Now, we will show you a series of food network recipes which are published on a prestigious website, called Food Network. They arealso voted as the most favorite one that lots of people love to access. Down here and find out!

Oven-baked Salmon

Let’s prepare!

  • 4 pieces of salmon
  • 1 shallot
  • 1 cup fresh flat-leaf parsley
  • ½ cup toasted almonds
  • 2 tablespoons capers
  • 1 tablespoon red wine vinegar
  • Olive oil
  • Salt and pepper

Let’s start!

  • First of all, you need to preheat the oven to 4500F.
  • Then sprinkle salt and pepper over salmon to season.
  • Place a non-stick sheet in a non-stick pan and then put the salmon inside. Make sure its skin down on the sheet.
  • Bring all in the oven and bake for 12 to 15 minutes.
  • During the bakingtime, please prepare toasted almond parsley salad.
  • Grind the shallot in a small bowl, pour the vinegar over it, add a bit of salt and let it sit for some minutes.
  • Chop the capers, almonds, and parsley, add them to the bowl and pour a bit of olive oil.
  • Mix and adjust its taste before serving with the baked salmon.

Garlic Roasted Potatoes

It’s a yummy snack for those who are a true fan of potato.
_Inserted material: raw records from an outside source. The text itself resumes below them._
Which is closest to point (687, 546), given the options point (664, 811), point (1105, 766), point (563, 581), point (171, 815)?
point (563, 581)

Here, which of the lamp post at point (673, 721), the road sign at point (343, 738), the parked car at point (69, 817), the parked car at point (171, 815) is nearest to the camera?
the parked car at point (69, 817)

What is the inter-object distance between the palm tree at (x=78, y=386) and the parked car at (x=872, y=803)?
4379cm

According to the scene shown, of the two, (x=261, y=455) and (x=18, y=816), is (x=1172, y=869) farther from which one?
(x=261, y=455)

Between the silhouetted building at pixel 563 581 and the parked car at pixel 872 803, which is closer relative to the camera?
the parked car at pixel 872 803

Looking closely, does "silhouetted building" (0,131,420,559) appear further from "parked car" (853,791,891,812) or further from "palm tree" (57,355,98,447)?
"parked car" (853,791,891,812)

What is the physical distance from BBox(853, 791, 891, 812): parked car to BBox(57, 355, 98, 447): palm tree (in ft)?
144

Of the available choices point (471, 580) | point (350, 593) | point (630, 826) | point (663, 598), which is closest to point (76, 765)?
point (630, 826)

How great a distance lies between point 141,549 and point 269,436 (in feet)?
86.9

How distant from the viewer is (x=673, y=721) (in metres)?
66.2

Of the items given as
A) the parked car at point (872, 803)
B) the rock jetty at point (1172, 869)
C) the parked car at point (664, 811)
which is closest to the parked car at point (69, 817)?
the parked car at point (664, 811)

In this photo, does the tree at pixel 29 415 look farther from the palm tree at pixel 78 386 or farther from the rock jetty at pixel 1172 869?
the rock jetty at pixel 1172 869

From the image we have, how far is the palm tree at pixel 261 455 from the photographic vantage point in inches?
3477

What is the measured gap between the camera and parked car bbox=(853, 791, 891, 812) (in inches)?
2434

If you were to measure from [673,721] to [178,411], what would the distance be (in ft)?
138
Moreover, this dish is easy to cook. Follow us to know now!

Here are some necessary ingredients that you should have in your kitchen, including:

  • 3-4 pounds of white or red potatoes
  • 2 tablespoons minced garlic and fresh parsley
  • 1 teaspoon ground black pepper
  • 1 ½ teaspoon salt
  • ¼ cup olive oil

Then, let’s cook!

  • Preheating the oven to 4000F is the first and foremost task.
  • After that, cut the potatoes in half or quarter and then mix all with salt, pepper, garlic, and olive oil.
  • Prepare a sheet pan and spread out the potatoes.
  • Put it in the oven and roast for 45 minutes to 1 hour or until browned and crisp. But, remember to flip the potatoes twice during the cook in order to cook them evenly.
  • Finally, remove all in a large dish, toss with parsley, season and serve hot.

Chicken Piccata

A specific flavor from an Italian dish makes your dinner tasty and delicate. Check how to cook Chicken Piccata now!

First, let’s prepare:

  • 2 boneless and skinless chicken breasts
  • 6 tablespoons unsalted butter
  • 5 tablespoons olive oil
  • ½ cup chicken stock
  • 1/3 cup fresh lemon juice and fresh parsley
  • ¼ cup brined capers
  • All-purpose flour
  • Sea salt and pepper

Next, learn to make Chicken Piccata!

  • Cut and season chicken with salt and pepper. Then deepen it in flour and remember to shake off excess.
  • Put a large pan over medium-high heat and melt 2 tablespoons butter together with 3 tablespoons olive oil.
  • Wait until it sizzles, add 2 pieces of chicken and cook for 3-4 minutes for each side. Then, remove all to a big plate. Continue doing the same thing for the remaining parts of the chicken.
  • After that, pour chicken stock, lemon juice, and capers into the pan and bring to boil. Make sure you scarp up brown bits to increase the flavor.
  • Return the chicken to the pan, simmer for 5 minutes and then bring all to a platter.
  • Add the remaining butter to the sauce and whisk quickly.
  • Lastly, pour the sauce over the chicken, top with parsley and serve hot.


Shepherd’s Pie


If your kids don’t prefer to eat vegetables, making Shepherd’s Pie is a good way to help them add green to the body. Before cooking, let’s find some necessary ingredients first!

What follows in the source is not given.